> _Data supplied_
:::

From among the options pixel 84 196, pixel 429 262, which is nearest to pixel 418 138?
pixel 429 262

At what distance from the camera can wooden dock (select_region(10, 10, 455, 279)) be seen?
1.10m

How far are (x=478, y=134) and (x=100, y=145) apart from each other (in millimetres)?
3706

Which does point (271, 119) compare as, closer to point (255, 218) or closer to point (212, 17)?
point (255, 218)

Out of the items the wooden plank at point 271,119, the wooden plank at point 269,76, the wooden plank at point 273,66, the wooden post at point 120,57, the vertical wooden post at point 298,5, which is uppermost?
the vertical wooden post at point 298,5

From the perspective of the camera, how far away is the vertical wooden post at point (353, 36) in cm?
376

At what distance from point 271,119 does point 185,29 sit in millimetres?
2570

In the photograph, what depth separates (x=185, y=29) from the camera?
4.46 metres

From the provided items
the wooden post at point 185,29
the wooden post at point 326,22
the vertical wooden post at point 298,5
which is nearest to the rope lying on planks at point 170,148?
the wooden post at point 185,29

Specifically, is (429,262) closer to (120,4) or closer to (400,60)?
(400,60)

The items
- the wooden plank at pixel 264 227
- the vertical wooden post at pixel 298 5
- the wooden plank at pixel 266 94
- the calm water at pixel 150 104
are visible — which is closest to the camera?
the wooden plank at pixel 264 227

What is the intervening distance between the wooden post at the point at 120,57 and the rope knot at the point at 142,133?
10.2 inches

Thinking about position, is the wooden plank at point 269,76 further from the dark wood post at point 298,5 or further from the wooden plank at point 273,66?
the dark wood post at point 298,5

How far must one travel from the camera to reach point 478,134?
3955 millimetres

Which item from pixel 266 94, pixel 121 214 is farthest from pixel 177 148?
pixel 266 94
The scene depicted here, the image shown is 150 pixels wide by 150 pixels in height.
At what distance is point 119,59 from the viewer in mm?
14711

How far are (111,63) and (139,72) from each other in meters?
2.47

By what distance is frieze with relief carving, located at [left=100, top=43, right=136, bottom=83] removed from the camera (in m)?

:::

Rewrite all the items above, replacing "calm water" with "still water" and leaving everything else unchanged.

From among the options pixel 84 196, pixel 429 262, which is nearest to pixel 418 138?
pixel 429 262

At what distance from the camera can wooden dock (select_region(10, 10, 455, 279)) be seen?
1.10m

How far are (x=478, y=134) and (x=100, y=145) apart from each other (in millimetres)?
3706

Which does point (271, 119) compare as, closer to point (255, 218) or closer to point (212, 17)?
point (255, 218)

Out of the items the wooden plank at point 271,119, the wooden plank at point 269,76, the wooden plank at point 273,66, the wooden post at point 120,57, the vertical wooden post at point 298,5, which is uppermost?
the vertical wooden post at point 298,5

From the perspective of the camera, how far away is the vertical wooden post at point (353, 36) in cm?
376

At what distance from point 271,119 does point 185,29 sit in millimetres?
2570

In the photograph, what depth separates (x=185, y=29) from the camera?
4.46 metres

From the provided items
the wooden post at point 185,29
the wooden post at point 326,22
the vertical wooden post at point 298,5
which is nearest to the rope lying on planks at point 170,148?
the wooden post at point 185,29

Specifically, is (429,262) closer to (120,4) or closer to (400,60)?
(400,60)

The items
- the wooden plank at pixel 264 227
- the vertical wooden post at pixel 298 5
- the wooden plank at pixel 266 94
- the still water at pixel 150 104
are visible — which is closest to the camera?
the wooden plank at pixel 264 227

What is the intervening distance between the wooden post at the point at 120,57 and the rope knot at the point at 142,133?
10.2 inches

Thinking about position, is the wooden plank at point 269,76 further from the dark wood post at point 298,5 or further from the wooden plank at point 273,66?
the dark wood post at point 298,5

How far must one travel from the camera to reach point 478,134?
3955 millimetres

Which item from pixel 266 94, pixel 121 214 is farthest from pixel 177 148?
pixel 266 94
The scene depicted here, the image shown is 150 pixels wide by 150 pixels in height.
At what distance is point 119,59 from the viewer in mm?
14711

How far are (111,63) and (139,72) from each other in meters?
2.47

By what distance is frieze with relief carving, located at [left=100, top=43, right=136, bottom=83] removed from the camera (in m)?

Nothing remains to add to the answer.